- Work to be completed -
Reproduce each of the entries below word for word, leaving nothing out and changing nothing.
+++ Information provided +++
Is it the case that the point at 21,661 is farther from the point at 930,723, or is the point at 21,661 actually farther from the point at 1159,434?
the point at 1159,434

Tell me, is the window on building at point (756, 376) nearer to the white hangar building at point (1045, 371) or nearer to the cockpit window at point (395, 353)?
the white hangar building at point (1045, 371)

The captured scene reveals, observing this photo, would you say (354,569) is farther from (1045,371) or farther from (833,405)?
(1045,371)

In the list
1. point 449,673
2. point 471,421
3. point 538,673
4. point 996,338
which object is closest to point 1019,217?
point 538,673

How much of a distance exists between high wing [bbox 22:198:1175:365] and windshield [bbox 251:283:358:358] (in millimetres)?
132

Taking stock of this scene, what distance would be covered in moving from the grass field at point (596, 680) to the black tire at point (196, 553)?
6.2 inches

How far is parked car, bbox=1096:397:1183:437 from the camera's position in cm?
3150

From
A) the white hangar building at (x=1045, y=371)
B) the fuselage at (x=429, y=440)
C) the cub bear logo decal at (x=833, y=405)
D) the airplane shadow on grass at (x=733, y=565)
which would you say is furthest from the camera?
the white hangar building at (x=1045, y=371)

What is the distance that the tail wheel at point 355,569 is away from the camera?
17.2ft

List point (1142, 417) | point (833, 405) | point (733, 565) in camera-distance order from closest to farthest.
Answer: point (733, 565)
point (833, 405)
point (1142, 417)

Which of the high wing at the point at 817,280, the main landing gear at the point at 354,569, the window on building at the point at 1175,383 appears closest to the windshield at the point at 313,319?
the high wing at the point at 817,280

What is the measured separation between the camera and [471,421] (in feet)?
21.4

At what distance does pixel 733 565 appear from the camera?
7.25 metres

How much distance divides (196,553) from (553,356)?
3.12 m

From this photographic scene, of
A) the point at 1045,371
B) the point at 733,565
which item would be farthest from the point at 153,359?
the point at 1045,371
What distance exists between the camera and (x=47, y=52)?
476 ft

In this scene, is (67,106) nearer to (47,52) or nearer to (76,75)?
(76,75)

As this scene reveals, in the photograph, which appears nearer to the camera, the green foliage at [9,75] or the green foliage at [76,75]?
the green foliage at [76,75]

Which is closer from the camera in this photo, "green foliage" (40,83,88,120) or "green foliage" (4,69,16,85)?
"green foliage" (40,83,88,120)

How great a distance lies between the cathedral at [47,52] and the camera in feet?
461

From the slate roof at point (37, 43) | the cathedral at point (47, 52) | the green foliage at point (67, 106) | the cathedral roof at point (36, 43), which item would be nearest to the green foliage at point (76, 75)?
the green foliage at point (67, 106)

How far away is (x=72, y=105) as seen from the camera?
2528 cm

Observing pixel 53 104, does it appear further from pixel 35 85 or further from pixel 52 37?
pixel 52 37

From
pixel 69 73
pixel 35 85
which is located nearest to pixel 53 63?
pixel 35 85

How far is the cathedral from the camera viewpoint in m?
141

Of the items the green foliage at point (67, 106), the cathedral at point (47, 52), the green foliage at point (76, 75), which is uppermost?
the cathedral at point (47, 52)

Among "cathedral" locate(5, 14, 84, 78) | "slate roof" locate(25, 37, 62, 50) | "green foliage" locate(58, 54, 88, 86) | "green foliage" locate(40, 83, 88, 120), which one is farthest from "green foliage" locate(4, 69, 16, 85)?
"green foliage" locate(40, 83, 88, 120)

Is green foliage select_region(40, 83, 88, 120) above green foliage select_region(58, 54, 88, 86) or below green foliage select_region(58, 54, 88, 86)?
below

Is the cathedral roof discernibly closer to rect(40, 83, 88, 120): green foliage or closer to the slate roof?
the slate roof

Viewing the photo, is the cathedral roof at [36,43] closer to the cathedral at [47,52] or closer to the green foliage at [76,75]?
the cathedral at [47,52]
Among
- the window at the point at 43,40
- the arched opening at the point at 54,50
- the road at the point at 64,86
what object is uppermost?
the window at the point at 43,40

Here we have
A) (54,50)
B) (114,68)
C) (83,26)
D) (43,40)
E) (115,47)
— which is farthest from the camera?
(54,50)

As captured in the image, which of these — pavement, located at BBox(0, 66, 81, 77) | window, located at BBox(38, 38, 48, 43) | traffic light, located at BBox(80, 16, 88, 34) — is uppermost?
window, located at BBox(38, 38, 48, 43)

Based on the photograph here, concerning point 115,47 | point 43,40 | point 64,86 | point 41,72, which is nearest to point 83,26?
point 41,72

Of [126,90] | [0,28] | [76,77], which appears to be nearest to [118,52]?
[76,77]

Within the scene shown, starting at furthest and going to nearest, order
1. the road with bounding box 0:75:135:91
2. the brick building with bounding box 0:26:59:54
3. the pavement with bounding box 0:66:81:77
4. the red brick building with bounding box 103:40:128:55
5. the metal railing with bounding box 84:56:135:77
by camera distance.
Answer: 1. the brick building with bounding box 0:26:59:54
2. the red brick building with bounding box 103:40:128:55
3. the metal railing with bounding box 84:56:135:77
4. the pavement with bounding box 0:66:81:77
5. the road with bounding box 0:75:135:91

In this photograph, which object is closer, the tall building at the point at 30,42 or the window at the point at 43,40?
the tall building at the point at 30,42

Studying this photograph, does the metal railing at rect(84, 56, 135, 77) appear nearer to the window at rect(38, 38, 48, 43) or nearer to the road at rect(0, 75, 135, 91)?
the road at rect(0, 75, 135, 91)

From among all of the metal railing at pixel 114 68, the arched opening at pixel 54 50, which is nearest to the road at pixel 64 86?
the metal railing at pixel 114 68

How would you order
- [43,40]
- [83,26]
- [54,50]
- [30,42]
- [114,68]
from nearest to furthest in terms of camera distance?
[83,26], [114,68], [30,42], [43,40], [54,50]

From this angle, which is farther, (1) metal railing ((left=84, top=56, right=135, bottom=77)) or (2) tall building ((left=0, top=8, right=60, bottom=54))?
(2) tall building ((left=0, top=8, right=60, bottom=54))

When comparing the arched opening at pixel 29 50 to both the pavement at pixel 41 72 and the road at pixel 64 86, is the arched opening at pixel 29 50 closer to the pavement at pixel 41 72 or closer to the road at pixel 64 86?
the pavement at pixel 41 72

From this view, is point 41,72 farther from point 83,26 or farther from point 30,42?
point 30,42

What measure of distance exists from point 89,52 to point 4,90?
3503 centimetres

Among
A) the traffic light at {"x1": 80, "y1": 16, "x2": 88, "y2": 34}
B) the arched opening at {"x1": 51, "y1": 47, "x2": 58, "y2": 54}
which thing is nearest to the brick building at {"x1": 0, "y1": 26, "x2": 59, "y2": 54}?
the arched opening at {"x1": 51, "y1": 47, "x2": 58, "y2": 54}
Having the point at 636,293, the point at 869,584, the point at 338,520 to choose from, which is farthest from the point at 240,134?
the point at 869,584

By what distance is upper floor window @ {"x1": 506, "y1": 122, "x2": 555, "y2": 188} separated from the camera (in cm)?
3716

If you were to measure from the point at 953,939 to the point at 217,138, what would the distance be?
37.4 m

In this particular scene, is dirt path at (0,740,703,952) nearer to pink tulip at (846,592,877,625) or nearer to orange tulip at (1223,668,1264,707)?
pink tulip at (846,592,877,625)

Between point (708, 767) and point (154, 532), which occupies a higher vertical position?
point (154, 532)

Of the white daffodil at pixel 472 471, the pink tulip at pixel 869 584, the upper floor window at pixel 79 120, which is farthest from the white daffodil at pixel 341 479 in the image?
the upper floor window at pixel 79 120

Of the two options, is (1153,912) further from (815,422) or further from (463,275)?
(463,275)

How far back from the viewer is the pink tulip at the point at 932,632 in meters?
+++
- Result of this exercise -
Is it the case that the point at 21,661 is farther from the point at 930,723, or is the point at 21,661 actually farther from the point at 1159,434?
the point at 1159,434

Tell me, is the window on building at point (756, 376) nearer to the white hangar building at point (1045, 371) or nearer to the cockpit window at point (395, 353)?
the white hangar building at point (1045, 371)

The captured scene reveals, observing this photo, would you say (354,569) is farther from (1045,371) or farther from (833,405)?
(1045,371)

In the list
1. point 449,673
2. point 471,421
3. point 538,673
4. point 996,338
which object is closest to point 1019,217?
point 538,673

How much of a distance exists between high wing [bbox 22:198:1175:365] and windshield [bbox 251:283:358:358] (in millimetres)?
132

Taking stock of this scene, what distance would be covered in moving from the grass field at point (596, 680) to the black tire at point (196, 553)?
6.2 inches

How far is parked car, bbox=1096:397:1183:437 from the camera's position in cm?
3150

From
A) the white hangar building at (x=1045, y=371)
B) the fuselage at (x=429, y=440)
C) the cub bear logo decal at (x=833, y=405)
D) the airplane shadow on grass at (x=733, y=565)
which would you say is furthest from the camera?
the white hangar building at (x=1045, y=371)

What is the distance that the tail wheel at point 355,569 is away from the camera?
17.2ft

List point (1142, 417) | point (833, 405) | point (733, 565) in camera-distance order from closest to farthest.
Answer: point (733, 565)
point (833, 405)
point (1142, 417)

Which of the high wing at the point at 817,280, the main landing gear at the point at 354,569, the window on building at the point at 1175,383 appears closest to the windshield at the point at 313,319?
the high wing at the point at 817,280

What is the measured separation between the camera and [471,421] (in feet)?
21.4

At what distance does pixel 733 565 appear from the camera?
7.25 metres

How much distance divides (196,553) from (553,356)?
3.12 m

From this photographic scene, of
A) the point at 1045,371
B) the point at 733,565
which item would be farthest from the point at 153,359?
the point at 1045,371
What distance exists between the camera and (x=47, y=52)?
476 ft

In this scene, is (67,106) nearer to (47,52) or nearer to (76,75)?
(76,75)

As this scene reveals, in the photograph, which appears nearer to the camera, the green foliage at [9,75] or the green foliage at [76,75]?
the green foliage at [76,75]

Which is closer from the camera in this photo, "green foliage" (40,83,88,120) or "green foliage" (4,69,16,85)?
"green foliage" (40,83,88,120)

How great a distance lies between the cathedral at [47,52] and the camera in feet?
461

From the slate roof at point (37, 43) | the cathedral at point (47, 52) | the green foliage at point (67, 106) | the cathedral roof at point (36, 43), which item would be nearest to the green foliage at point (76, 75)?
the green foliage at point (67, 106)

How far away is (x=72, y=105) as seen from the camera?
2528 cm

Observing pixel 53 104, does it appear further from pixel 35 85 or further from pixel 52 37?
pixel 52 37

From
pixel 69 73
pixel 35 85
which is located nearest to pixel 53 63?
pixel 35 85

How far is the cathedral from the camera viewpoint in m?
141

Of the items the green foliage at point (67, 106), the cathedral at point (47, 52), the green foliage at point (76, 75), which is uppermost?
the cathedral at point (47, 52)

Among "cathedral" locate(5, 14, 84, 78) | "slate roof" locate(25, 37, 62, 50) | "green foliage" locate(58, 54, 88, 86) | "green foliage" locate(40, 83, 88, 120), which one is farthest from "green foliage" locate(4, 69, 16, 85)?
"green foliage" locate(40, 83, 88, 120)

Is green foliage select_region(40, 83, 88, 120) above green foliage select_region(58, 54, 88, 86) or below green foliage select_region(58, 54, 88, 86)?
below

Is the cathedral roof discernibly closer to rect(40, 83, 88, 120): green foliage or closer to the slate roof?
the slate roof

Viewing the photo, is the cathedral roof at [36,43] closer to the cathedral at [47,52] or closer to the green foliage at [76,75]?
the cathedral at [47,52]
Among
- the window at the point at 43,40
- the arched opening at the point at 54,50
- the road at the point at 64,86
what object is uppermost?
the window at the point at 43,40

Here we have
A) (54,50)
B) (114,68)
C) (83,26)
D) (43,40)
E) (115,47)
— which is farthest from the camera?
(54,50)

As captured in the image, which of these — pavement, located at BBox(0, 66, 81, 77) | window, located at BBox(38, 38, 48, 43) | traffic light, located at BBox(80, 16, 88, 34) — is uppermost?
window, located at BBox(38, 38, 48, 43)

Based on the photograph here, concerning point 115,47 | point 43,40 | point 64,86 | point 41,72, which is nearest to point 83,26?
point 41,72

Of [126,90] | [0,28] | [76,77], which appears to be nearest to [118,52]?
[76,77]

Within the scene shown, starting at furthest and going to nearest, order
1. the road with bounding box 0:75:135:91
2. the brick building with bounding box 0:26:59:54
3. the pavement with bounding box 0:66:81:77
4. the red brick building with bounding box 103:40:128:55
5. the metal railing with bounding box 84:56:135:77
by camera distance.
Answer: 1. the brick building with bounding box 0:26:59:54
2. the red brick building with bounding box 103:40:128:55
3. the metal railing with bounding box 84:56:135:77
4. the pavement with bounding box 0:66:81:77
5. the road with bounding box 0:75:135:91

In this photograph, which object is closer, the tall building at the point at 30,42 or the window at the point at 43,40?
the tall building at the point at 30,42

Studying this photograph, does the metal railing at rect(84, 56, 135, 77) appear nearer to the window at rect(38, 38, 48, 43) or nearer to the road at rect(0, 75, 135, 91)?
the road at rect(0, 75, 135, 91)

From among all of the metal railing at pixel 114 68, the arched opening at pixel 54 50, which is nearest to the road at pixel 64 86?
the metal railing at pixel 114 68

How would you order
- [43,40]
- [83,26]
- [54,50]
- [30,42]
- [114,68]
from nearest to furthest in terms of camera distance?
[83,26], [114,68], [30,42], [43,40], [54,50]

From this angle, which is farther, (1) metal railing ((left=84, top=56, right=135, bottom=77)) or (2) tall building ((left=0, top=8, right=60, bottom=54))?
(2) tall building ((left=0, top=8, right=60, bottom=54))

When comparing the arched opening at pixel 29 50 to both the pavement at pixel 41 72 and the road at pixel 64 86, is the arched opening at pixel 29 50 closer to the pavement at pixel 41 72 or closer to the road at pixel 64 86?
the pavement at pixel 41 72

From this view, is point 41,72 farther from point 83,26 or farther from point 30,42?
point 30,42

What measure of distance exists from point 89,52 to point 4,90?
3503 centimetres

Among
A) the traffic light at {"x1": 80, "y1": 16, "x2": 88, "y2": 34}
B) the arched opening at {"x1": 51, "y1": 47, "x2": 58, "y2": 54}
which thing is nearest to the brick building at {"x1": 0, "y1": 26, "x2": 59, "y2": 54}?
the arched opening at {"x1": 51, "y1": 47, "x2": 58, "y2": 54}
Having the point at 636,293, the point at 869,584, the point at 338,520 to choose from, which is farthest from the point at 240,134?
the point at 869,584

By what distance is upper floor window @ {"x1": 506, "y1": 122, "x2": 555, "y2": 188} separated from the camera (in cm)?
3716

If you were to measure from the point at 953,939 to the point at 217,138, what would the distance be?
37.4 m

In this particular scene, is dirt path at (0,740,703,952) nearer to pink tulip at (846,592,877,625) or nearer to orange tulip at (1223,668,1264,707)?
pink tulip at (846,592,877,625)

Between point (708, 767) and point (154, 532), which occupies a higher vertical position?
point (154, 532)

Of the white daffodil at pixel 472 471, the pink tulip at pixel 869 584, the upper floor window at pixel 79 120, which is farthest from the white daffodil at pixel 341 479 in the image?
the upper floor window at pixel 79 120

Of the two options, is (1153,912) further from (815,422) or further from (463,275)?
(463,275)

How far back from the viewer is the pink tulip at the point at 932,632 in meters?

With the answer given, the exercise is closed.